The health care provider usually places the patient with abdominal ascites on a low-sodium diet as an initial means of controlling fluid accumulation in the abdominal cavity. The amount of daily sodium (Na+) intake restriction varies, but a 1- to 2-gram (2000 mg) Na+ restriction may be tried first. In collaboration with the dietitian, explain the purpose of the restriction and advise the patient and family to read the sodium content labels on all food and beverages. Table salt should be completely excluded. Low-sodium diets may be distasteful, so suggest alternative flavoring additives such as lemon, vinegar, parsley, oregano, and pepper. Remind the patient that seasoned and salty food is an acquired taste; in time, he or she will become used to the decrease in dietary sodium.

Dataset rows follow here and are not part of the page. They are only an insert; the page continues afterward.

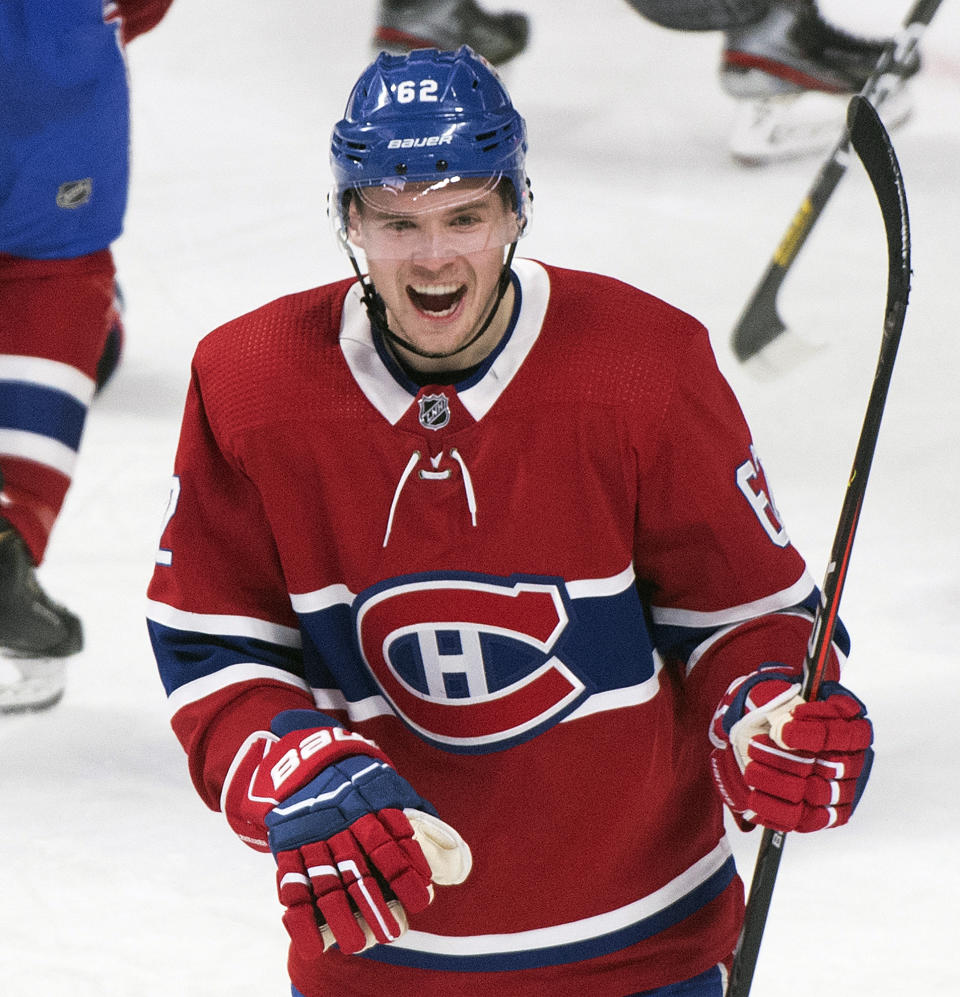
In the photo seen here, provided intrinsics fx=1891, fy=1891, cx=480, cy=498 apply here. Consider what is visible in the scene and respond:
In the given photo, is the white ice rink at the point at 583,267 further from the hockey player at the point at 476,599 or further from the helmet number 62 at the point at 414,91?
the helmet number 62 at the point at 414,91

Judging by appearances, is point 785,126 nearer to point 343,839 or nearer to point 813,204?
point 813,204

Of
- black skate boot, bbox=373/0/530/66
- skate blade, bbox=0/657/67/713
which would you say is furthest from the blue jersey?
black skate boot, bbox=373/0/530/66

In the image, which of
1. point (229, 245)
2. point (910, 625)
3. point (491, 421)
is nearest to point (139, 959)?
point (491, 421)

In general, patients with late-stage cirrhosis are malnourished and have multiple dietary deficiencies. Vitamin supplements such as thiamine (due to alcohol withdrawal), folate, and multivitamin preparations are typically added to the IV fluids because the liver cannot store vitamins. For patients with biliary cirrhosis, bile may not be available for fat-soluble vitamin transport and absorption. Oral vitamins are prescribed when IV fluid administration is discontinued.
Drug Therapy.
The health care provider usually prescribes a diuretic to reduce fluid accumulation and to prevent cardiac and respiratory problems. Monitor the effect of diuretic therapy by weighing the patient daily, measuring daily intake and output, measuring abdominal girth, documenting peripheral edema, and assessing electrolyte levels. Serious electrolyte imbalances, such as hypokalemia (decreased potassium) and hyponatremia (decreased sodium), may occur with loop diuretic therapy. Depending on the diuretic selected, the provider may prescribe an oral or IV potassium supplement. Some clinicians prescribe a combination of furosemide (Lasix) and spironolactone (Aldactone) as a combination diuretic therapy for the treatment of ascites. Because these drugs work differently, they are used for maintenance of sodium and potassium balance. For example, furosemide causes potassium loss, whereas spironolactone conserves it in the body.
All patients with ascites have the potential to develop spontaneous bacterial peritonitis (SBP) from bacteria in the collected ascitic fluid. In some patients, mild symptoms such as low-grade fever and loss of appetite occur. In others, there may be abdominal pain, fever, and change in mental status. When performing an abdominal assessment, listen for bowel sounds and assess for abdominal wall rigidity. Send a sample of ascitic fluid for a culture before drug therapy begins. Quinolones such as norfloxacin (Noroxin) are the drugs of choice for SBP. If the patient is allergic to this class of antibiotics, combination antibiotics like trimethoprim-sulfamethoxazole (Bactrim) are given.
Paracentesis.
For some patients, abdominal paracentesis may be needed. Nursing implications associated with this procedure are described in Chart 61-1. The procedure is performed at the bedside, in an interventional radiology department, or in an ambulatory care setting. The physician inserts a trocar catheter or drain into the abdomen to remove the ascitic fluid from the peritoneal cavity. This procedure is done using ultrasound for added safety. In some situations, a short-term ascites drain catheter may be placed while the patient is awaiting surgical intervention, or new tunneled ascites drains (e.g., PleurX drains) can allow a patient or family caregiver to drain ascites at home.